▸ SOURCE TEXT:
Initial revision

git-svn-id: svn+ssh://scm.gforge.inria.fr/svn/coq/trunk@8143 85f007b7-540e-0410-9357-904b9bb8a0f7
author: filliatr 2000-12-12 22:36:15 +0000
committer: filliatr 2000-12-12 22:36:15 +0000
commit: b6018c78b25da14d4f44cf10de692f968cba1e98 (patch)
tree: c152b9761b70cbc554efdc2f05f3a995444ed259 /doc/Cases.tex
parent: 88e2679b89a32189673b808acfe3d6181a38c000 (diff)
1 files changed, 610 insertions, 0 deletions
diff --git a/doc/Cases.tex b/doc/Cases.tex
new file mode 100644
index 0000000000..559c9e15b7
--- /dev/null
+++ b/doc/Cases.tex
@@ -0,0 +1,610 @@
+\achapter{ML-style pattern-matching}\defaultheaders
+\aauthor{Cristina Cornes}
+
+\label{Mult-Cases-full}
+\ttindex{Cases}
+\index{ML-like patterns}
+
+This section describes the full form of pattern-matching in {\Coq} terms.
+
+The current implementation contains two strategies, one for compiling
+non-dependent case and another one for dependent case.
+
+\asection{Patterns}\label{implementation}
+The full syntax of {\tt Cases} is presented in figure \ref{cases-grammar}.

▸ APPLY WHAT YOU READ:
1. In the pattern-matching commit, why does the current implementation use two strategies? Answer in one to three sentences.
2. Resume the pattern-matching commit after its last line, continuing the new Cases.tex file in the same diff form.

▸ INFORMATION SUPPLIED:

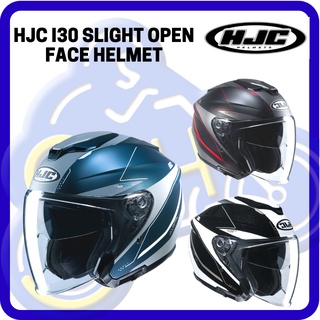 HJC Helmet FG-JET Semi Flat Titanium With 3 Years Warranty By HJC Malaysia  in Malaysia 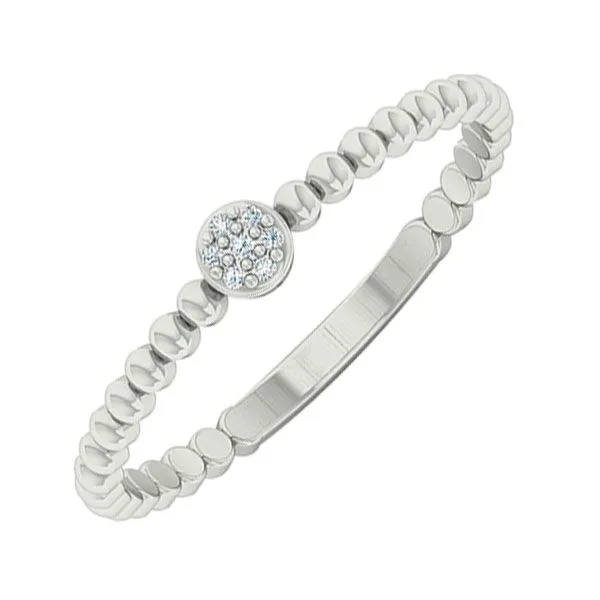Diamond Wedding Band Paul Bensel Jewelers Yuma, AZ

▸ ACTIVITY ANSWERS:
1. The implementation has two strategies because there are two kinds of case to compile. One strategy compiles the non-dependent case, and the other compiles the dependent case.

2.
+Identifiers in patterns are either constructor names or variables. Any
+identifier that is not the constructor of an inductive or coinductive
+type is considered to be a variable. A variable name cannot occur more
+than once in a given pattern. 
+
+If a pattern has the form $(c~\vec{x})$ where $c$ is a constructor
+symbol and $\vec{x}$ is a linear vector of variables, it is called
+{\em simple}: it is the kind of pattern recognized by the basic
+version of {\tt Cases}. If a pattern is
+not simple we call it {\em nested}.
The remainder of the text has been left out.